We citizens of Bearberry admire and are proud to have lived as neighbours to such wonderful people as Hans and Gladys Locken. Gladys was always a charming and gracious hostess when ever anyone visited. Hans never had a bad word for anyone and always had a big smile.

Memoirs of Gladys Locken by Edna Bakken

Childhood

Childhood was a pleasant time for Gladys. She and her friends played outdoors most of the time. Her mother's best friend's daughter, Margaret McNeil, became a lifelong best friend to Gladys. They often entertained themselves by playing school or house. When they played school, Margaret was the teacher, since Gladys was interested in being a nurse not a teacher. Their school desks and seats were hummocks of slough grass. At other times, Gladys and four of her friends rode an old horse that wandered around the neighbourhood. "The trick was not to be the last one on because the one on the tail end always fell off." Gladys liked to skate but she never learned to swim because she became frightened of the water when she got caught under a log while playing with friends in the river.

Her Favourite Teacher

"Mrs. Pearson taught me in Grades 3 and 4 at Bearspaw School and was my best teacher." She was sorry to say good-bye to her favourite teacher when the family moved to Olds in 1925, but much to her surprise and delight, on the first day in Berrydale school, there was Mrs. Pearson. Over the next three years, she completed Grade 10 on her own with the help of Vidah Vauthrin (now Lindner)

Teaching

Her father teased that, "All the eligible young men would rush to the centre to check out the new teacher." At Rush Centre, Gladys taught over 20 children in eight grades. Being a calm person who did not get upset at the usual pranks and mischief children do, Gladys had no discipline problems with her large class. Nor did she get upset at her first Christmas concert when the beautiful balloons that decorated the hall began to pop as the wood stoves got hot.

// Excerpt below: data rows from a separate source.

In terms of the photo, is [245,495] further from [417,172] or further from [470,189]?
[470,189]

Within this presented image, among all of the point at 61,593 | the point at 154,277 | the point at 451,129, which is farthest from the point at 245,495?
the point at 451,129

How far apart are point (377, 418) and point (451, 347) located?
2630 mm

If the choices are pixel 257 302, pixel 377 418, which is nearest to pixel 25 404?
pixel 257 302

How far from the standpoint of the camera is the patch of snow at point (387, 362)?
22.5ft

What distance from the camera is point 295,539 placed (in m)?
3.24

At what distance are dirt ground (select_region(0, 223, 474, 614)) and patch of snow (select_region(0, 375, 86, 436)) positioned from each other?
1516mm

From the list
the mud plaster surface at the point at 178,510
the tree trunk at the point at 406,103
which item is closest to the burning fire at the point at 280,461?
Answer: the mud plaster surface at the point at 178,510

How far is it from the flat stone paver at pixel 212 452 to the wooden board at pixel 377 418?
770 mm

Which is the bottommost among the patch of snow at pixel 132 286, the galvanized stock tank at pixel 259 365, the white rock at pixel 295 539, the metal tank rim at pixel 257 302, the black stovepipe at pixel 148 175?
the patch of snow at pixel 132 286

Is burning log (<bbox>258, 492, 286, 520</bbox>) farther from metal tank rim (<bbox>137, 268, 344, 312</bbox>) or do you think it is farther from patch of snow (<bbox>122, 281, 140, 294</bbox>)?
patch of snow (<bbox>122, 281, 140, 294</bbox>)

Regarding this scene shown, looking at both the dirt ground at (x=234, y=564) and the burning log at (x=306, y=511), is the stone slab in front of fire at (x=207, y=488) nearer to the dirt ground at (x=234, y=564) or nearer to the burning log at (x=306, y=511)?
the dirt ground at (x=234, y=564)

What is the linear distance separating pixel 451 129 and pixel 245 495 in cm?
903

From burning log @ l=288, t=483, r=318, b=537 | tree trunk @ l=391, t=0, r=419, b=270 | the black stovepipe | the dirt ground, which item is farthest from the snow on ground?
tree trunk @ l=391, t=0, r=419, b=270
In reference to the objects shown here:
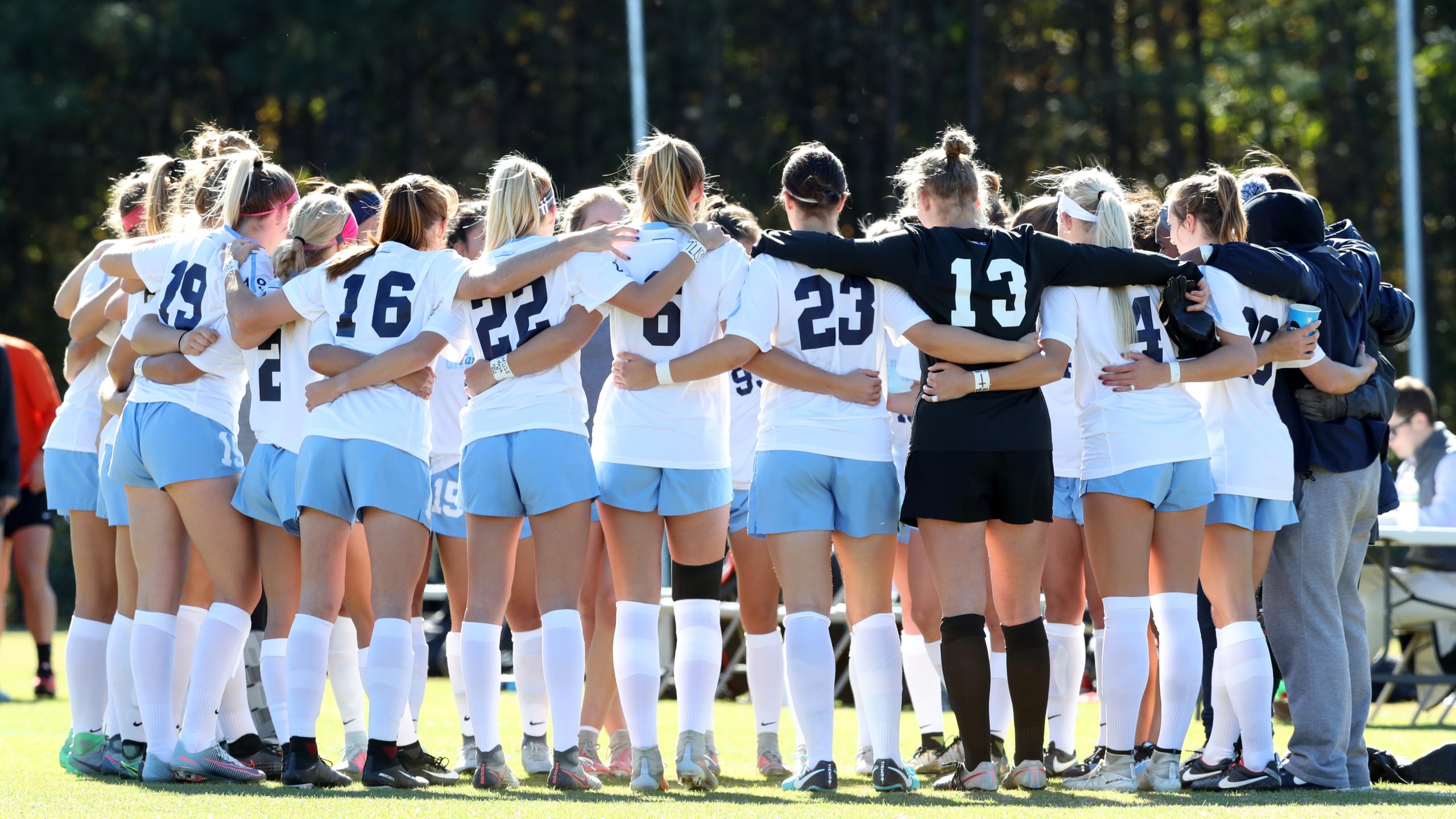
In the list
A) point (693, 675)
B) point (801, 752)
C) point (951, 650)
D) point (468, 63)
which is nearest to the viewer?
point (951, 650)

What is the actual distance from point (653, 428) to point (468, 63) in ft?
61.7

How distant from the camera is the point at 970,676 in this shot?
4.89 meters

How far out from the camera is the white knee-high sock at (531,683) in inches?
216

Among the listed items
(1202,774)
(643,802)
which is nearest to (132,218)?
(643,802)

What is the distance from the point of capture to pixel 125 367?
18.7 feet

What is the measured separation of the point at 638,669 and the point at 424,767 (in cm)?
83

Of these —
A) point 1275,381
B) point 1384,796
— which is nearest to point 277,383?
point 1275,381

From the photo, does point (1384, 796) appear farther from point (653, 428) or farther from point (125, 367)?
point (125, 367)

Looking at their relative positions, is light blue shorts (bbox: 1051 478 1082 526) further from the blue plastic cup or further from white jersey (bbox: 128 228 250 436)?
white jersey (bbox: 128 228 250 436)

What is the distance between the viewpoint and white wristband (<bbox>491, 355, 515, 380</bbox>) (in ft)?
16.9

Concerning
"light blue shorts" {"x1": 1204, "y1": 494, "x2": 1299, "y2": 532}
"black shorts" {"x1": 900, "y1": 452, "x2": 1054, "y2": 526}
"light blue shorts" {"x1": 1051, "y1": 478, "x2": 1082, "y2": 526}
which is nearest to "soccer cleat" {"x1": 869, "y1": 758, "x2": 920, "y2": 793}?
"black shorts" {"x1": 900, "y1": 452, "x2": 1054, "y2": 526}

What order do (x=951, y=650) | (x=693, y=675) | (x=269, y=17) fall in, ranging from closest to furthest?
(x=951, y=650), (x=693, y=675), (x=269, y=17)

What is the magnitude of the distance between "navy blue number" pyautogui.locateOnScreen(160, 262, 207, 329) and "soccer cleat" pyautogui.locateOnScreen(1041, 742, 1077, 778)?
323cm

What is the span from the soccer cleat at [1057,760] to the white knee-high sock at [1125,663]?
0.40 meters
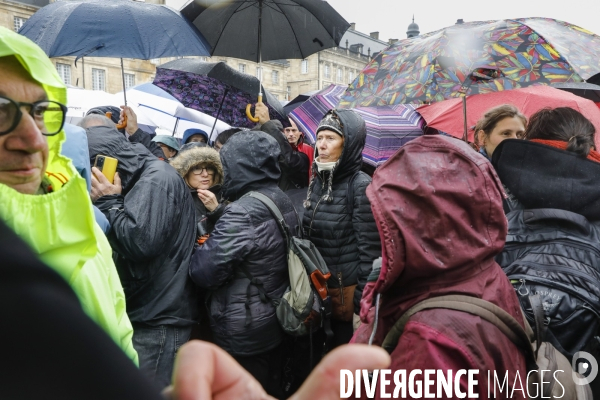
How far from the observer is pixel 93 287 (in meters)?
1.18

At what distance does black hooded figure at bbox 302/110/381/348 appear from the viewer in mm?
3311

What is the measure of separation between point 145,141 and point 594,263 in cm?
457

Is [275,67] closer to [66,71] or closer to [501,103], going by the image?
[66,71]

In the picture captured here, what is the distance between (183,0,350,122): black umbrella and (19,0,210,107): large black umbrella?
2.85 feet

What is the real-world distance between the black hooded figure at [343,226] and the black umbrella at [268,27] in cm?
188

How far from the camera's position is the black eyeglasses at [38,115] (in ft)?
3.76

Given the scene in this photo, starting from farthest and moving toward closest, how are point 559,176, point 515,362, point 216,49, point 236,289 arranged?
point 216,49 → point 236,289 → point 559,176 → point 515,362

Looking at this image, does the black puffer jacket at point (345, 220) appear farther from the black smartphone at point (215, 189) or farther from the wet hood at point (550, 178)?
the wet hood at point (550, 178)

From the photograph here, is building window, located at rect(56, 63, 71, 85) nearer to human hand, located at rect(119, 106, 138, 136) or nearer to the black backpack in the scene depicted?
human hand, located at rect(119, 106, 138, 136)

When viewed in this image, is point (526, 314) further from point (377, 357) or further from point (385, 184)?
point (377, 357)

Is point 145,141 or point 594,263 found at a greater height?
point 594,263

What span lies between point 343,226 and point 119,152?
1611mm

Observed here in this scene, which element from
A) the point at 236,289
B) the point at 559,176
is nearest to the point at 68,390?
the point at 559,176

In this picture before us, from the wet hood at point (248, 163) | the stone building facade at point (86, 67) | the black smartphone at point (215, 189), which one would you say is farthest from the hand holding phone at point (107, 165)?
the stone building facade at point (86, 67)
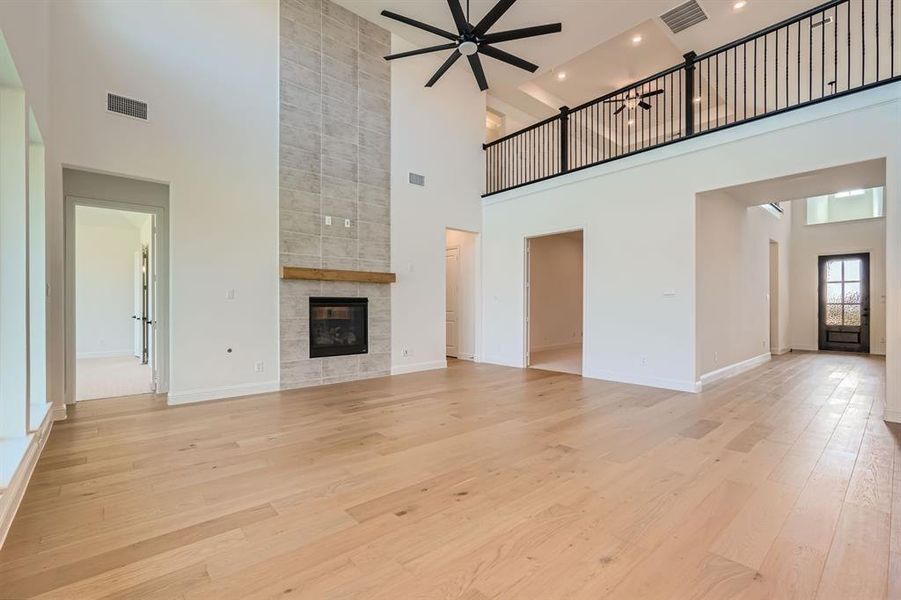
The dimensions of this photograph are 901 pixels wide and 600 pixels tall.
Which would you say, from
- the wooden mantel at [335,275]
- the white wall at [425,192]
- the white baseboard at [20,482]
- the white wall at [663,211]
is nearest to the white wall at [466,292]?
the white wall at [425,192]

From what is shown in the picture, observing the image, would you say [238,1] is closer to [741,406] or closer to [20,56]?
[20,56]

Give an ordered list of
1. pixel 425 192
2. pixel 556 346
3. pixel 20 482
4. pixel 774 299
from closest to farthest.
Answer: pixel 20 482 < pixel 425 192 < pixel 774 299 < pixel 556 346

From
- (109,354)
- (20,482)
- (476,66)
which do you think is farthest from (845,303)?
(109,354)

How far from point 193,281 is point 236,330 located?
2.38 feet

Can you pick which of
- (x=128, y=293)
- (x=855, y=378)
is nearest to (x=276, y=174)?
(x=128, y=293)

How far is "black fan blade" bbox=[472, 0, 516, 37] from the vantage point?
12.4 ft

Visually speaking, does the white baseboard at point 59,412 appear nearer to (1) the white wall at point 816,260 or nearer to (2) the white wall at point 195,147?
(2) the white wall at point 195,147

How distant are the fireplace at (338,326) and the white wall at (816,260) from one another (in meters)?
9.81

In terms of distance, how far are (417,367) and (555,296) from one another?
164 inches

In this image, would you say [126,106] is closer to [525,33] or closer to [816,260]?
[525,33]

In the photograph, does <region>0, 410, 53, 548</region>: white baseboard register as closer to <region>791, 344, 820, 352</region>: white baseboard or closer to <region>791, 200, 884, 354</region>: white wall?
<region>791, 344, 820, 352</region>: white baseboard

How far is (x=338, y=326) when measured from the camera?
567 centimetres

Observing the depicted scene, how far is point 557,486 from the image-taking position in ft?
7.84

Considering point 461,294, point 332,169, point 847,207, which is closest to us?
point 332,169
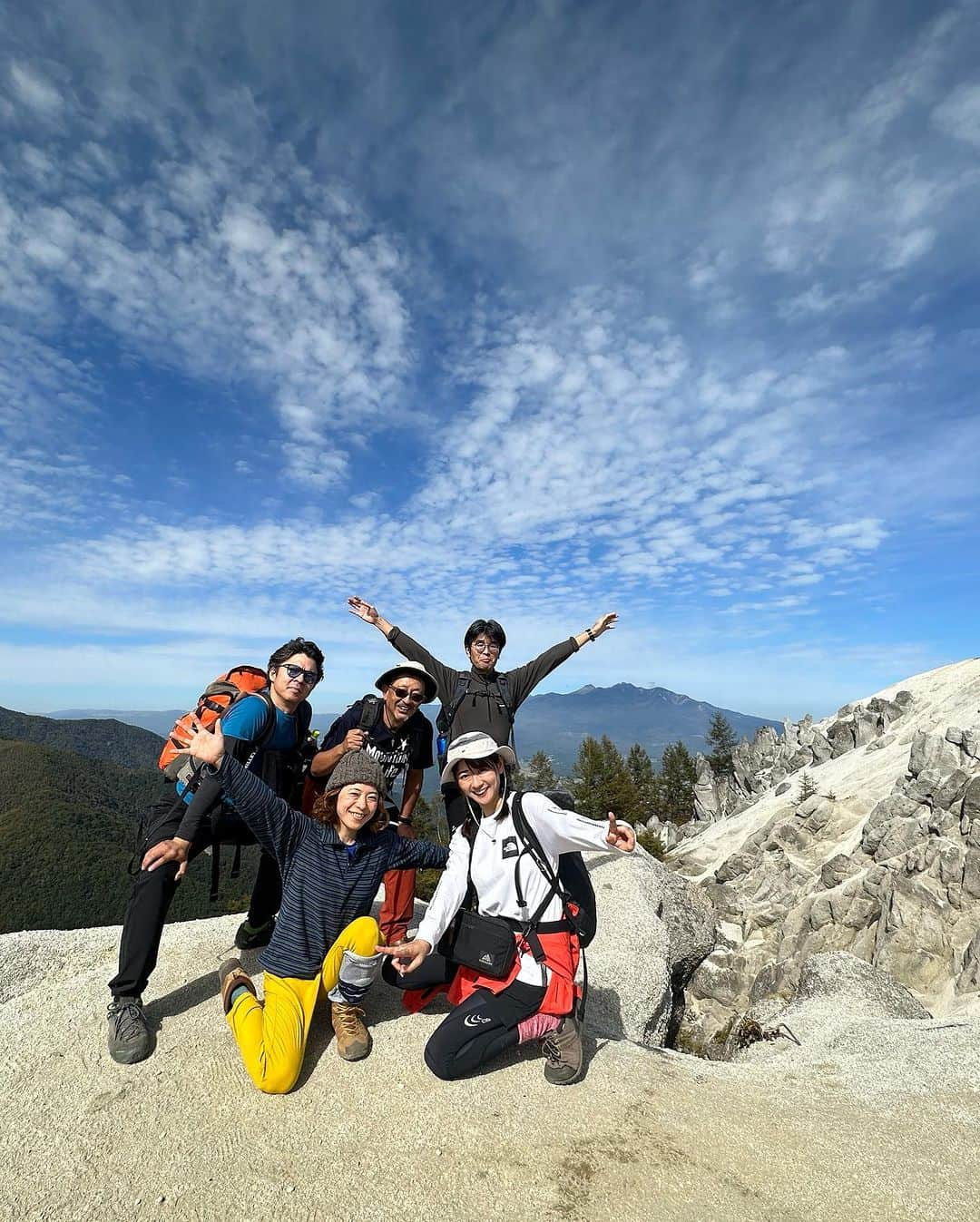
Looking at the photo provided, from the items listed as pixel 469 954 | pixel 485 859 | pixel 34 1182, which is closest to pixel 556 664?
pixel 485 859

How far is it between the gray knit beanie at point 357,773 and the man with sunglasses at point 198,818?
40.7 inches

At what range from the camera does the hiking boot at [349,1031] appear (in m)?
5.23

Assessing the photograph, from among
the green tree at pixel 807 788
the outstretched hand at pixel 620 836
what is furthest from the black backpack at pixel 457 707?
the green tree at pixel 807 788

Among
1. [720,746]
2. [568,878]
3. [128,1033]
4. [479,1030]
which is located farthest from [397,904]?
[720,746]

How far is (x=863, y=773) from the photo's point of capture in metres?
28.5

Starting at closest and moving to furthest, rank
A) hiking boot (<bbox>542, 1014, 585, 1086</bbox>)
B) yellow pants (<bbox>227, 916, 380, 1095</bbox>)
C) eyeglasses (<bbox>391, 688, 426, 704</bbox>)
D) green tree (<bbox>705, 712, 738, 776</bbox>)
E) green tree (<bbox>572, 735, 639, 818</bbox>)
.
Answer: yellow pants (<bbox>227, 916, 380, 1095</bbox>) < hiking boot (<bbox>542, 1014, 585, 1086</bbox>) < eyeglasses (<bbox>391, 688, 426, 704</bbox>) < green tree (<bbox>572, 735, 639, 818</bbox>) < green tree (<bbox>705, 712, 738, 776</bbox>)

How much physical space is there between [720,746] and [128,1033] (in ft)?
270

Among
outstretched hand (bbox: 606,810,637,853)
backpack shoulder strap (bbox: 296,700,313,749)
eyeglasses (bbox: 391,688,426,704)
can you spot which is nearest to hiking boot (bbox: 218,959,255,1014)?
backpack shoulder strap (bbox: 296,700,313,749)

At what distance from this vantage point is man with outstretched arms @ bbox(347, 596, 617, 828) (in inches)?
312

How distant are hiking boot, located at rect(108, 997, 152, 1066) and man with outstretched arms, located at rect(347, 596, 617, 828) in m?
3.53

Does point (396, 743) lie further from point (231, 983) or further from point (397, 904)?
point (231, 983)

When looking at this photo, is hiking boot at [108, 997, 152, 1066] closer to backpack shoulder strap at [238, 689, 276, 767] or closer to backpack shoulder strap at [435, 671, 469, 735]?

Gladys taught in the second Bearberry school which was built in 1935 after the first school burned down. Her school, located near the store, had a cloakroom, a shelf for the water bucket, a wood stove and one shelf of books. The larger student desks were at the back and the smaller ones near the front, close to the blackboard and the teacher's desk. Gladys liked having Grades 1 to 9 in the same room because the younger ones listened to and learned from the older children's lessons as well as their own. One of the highlights during her three years of teaching in Bearberry was a field trip to Calgary to see the King and Queen. The students, a parent or two and Gladys made the trip to Calgary in the back of a truck driven by Stan Pearce. For some of the children, the visit was their first experience in a city. Gladys enjoyed teaching and is very proud that her granddaughter, a teacher in Olds, has followed in her footsteps.

Her Children

Gladys remembers taking them all berry picking almost every good day during the summer. She, her good friend, Daisy McNab and their children pulled a little wagon full of lunches, water, berry pails and sometimes a tired child across the road to the quarter west of Locken's. The children played while the women picked cranberries or blueberries. "They never seemed to tire of going." Gladys says. Greta Malhof, another very good friend, and Gladys were often together. Since each had children with red hair, they were often complimented on their "little red heads" no matter which mother happened to be with the children. Gladys likes belonging to a large family that includes her "wonderful bunch" of eight grandchildren and 12 great-grandchildren. She would like to pass on her deep faith and belief in the Bible that has sustained her through all of life's troubles and triumphs to the younger members of her family, but she doesn't push it.